We need to know the IP3 for a range of D levels and not just let manufacturers pick a sweetspot. What needs to be defined is the safe operating range of a receiver. To determine this, we must test for IP3 over a range of D levels. In reality, we would be finding the maximum U level at which the receiver would operate for each D level tested. From such data one could calculate IP3, but much more important, the receiver's safe operating range.

IP3 = 0.5 (3*U - IM3).

Note that a 5 dB increase in receiver IP3 reduces receiver-generated IM3 by 10 dB, an excellent tradeoff for receiver designers once they understand the importance of DTV-DTV interference. This 10 dB decrease in receiver-generated IM3 would reduce that noise source to insignificance compared to the other noise sources, making this 5 dB increase in receiver IP3 with respect to the values in Table II extremely valuable to broadcasters.

Is this the end of the story? No.
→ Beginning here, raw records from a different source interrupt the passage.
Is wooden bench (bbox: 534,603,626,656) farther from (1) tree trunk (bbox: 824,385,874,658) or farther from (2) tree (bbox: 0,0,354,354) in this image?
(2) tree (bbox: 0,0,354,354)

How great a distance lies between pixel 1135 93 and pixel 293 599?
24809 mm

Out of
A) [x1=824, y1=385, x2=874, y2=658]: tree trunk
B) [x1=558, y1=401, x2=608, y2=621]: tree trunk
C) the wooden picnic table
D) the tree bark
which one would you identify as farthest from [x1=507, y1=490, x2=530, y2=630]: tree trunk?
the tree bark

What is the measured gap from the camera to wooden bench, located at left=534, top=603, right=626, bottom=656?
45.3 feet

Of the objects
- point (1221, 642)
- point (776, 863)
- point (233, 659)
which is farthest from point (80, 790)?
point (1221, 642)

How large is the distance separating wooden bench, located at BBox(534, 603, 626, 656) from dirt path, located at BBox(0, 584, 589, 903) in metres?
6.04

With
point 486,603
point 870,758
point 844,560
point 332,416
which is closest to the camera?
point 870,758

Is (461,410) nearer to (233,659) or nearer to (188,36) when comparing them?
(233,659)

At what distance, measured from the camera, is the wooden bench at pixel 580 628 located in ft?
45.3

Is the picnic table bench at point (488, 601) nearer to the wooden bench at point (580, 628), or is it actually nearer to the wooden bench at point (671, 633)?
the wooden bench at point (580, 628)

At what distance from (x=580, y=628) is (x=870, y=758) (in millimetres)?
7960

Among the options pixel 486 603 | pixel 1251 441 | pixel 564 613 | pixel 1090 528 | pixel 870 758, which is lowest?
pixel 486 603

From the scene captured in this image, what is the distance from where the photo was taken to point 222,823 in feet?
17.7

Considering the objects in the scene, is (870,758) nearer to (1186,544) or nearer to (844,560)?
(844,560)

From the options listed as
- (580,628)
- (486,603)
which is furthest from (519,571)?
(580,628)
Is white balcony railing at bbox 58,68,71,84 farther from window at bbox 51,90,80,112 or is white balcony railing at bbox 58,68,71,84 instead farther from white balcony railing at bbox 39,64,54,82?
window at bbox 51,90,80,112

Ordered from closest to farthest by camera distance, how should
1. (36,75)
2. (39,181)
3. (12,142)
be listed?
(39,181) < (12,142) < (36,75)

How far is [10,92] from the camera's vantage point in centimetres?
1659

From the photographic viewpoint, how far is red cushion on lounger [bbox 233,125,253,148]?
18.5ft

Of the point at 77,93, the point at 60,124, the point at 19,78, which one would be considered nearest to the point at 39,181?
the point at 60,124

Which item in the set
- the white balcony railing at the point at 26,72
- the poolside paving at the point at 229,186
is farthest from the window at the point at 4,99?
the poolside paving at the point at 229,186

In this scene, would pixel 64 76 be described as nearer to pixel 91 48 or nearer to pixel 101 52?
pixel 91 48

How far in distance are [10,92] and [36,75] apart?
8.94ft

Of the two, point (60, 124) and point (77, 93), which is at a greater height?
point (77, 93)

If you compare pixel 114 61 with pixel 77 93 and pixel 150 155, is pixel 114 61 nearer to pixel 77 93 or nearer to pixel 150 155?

We must proceed to consider how DTV signals on UHF taboo channels may also generate additional noise within the desired channel.

(click thumbnail)Fig. 2
In the Aug. 18 issue of TV Technology, Fig. 2 of this column showed actual spectra of IM3 in Channels 28 and 37 due to a pair of DTV signals on Channels 31 and 34. If the viewer wanted to watch Channel 37, then these undesired signals are the n-6, n-3 channel pair. If the viewer wanted to watch Channel 28, these undesired signals are on the n+3, n+6 channel pair.

The result is always the same, the IM3 generated by strong undesired pairs of signals contributes to the noise in either desired channel. This figure is being repeated here also as Fig. 2 because this is so important.

The noise in Channels 28 and 37 is much higher than the sideband splatter around Channels 31 and 37. I hope to measure the power in each of these channels late this year, and you will read about it right here. Stay tuned.

The channel pairs discussed above are perhaps the least of our concerns because a well-designed tuner will attenuate n+/-6 by quite a few dB. The channel pairs n+/-2, 4 are more of a problem, especially the n+4, n+2 pair. My biggest concern is the n+/-1, 2 channel pairs where tuner RF selectivity will be minimal.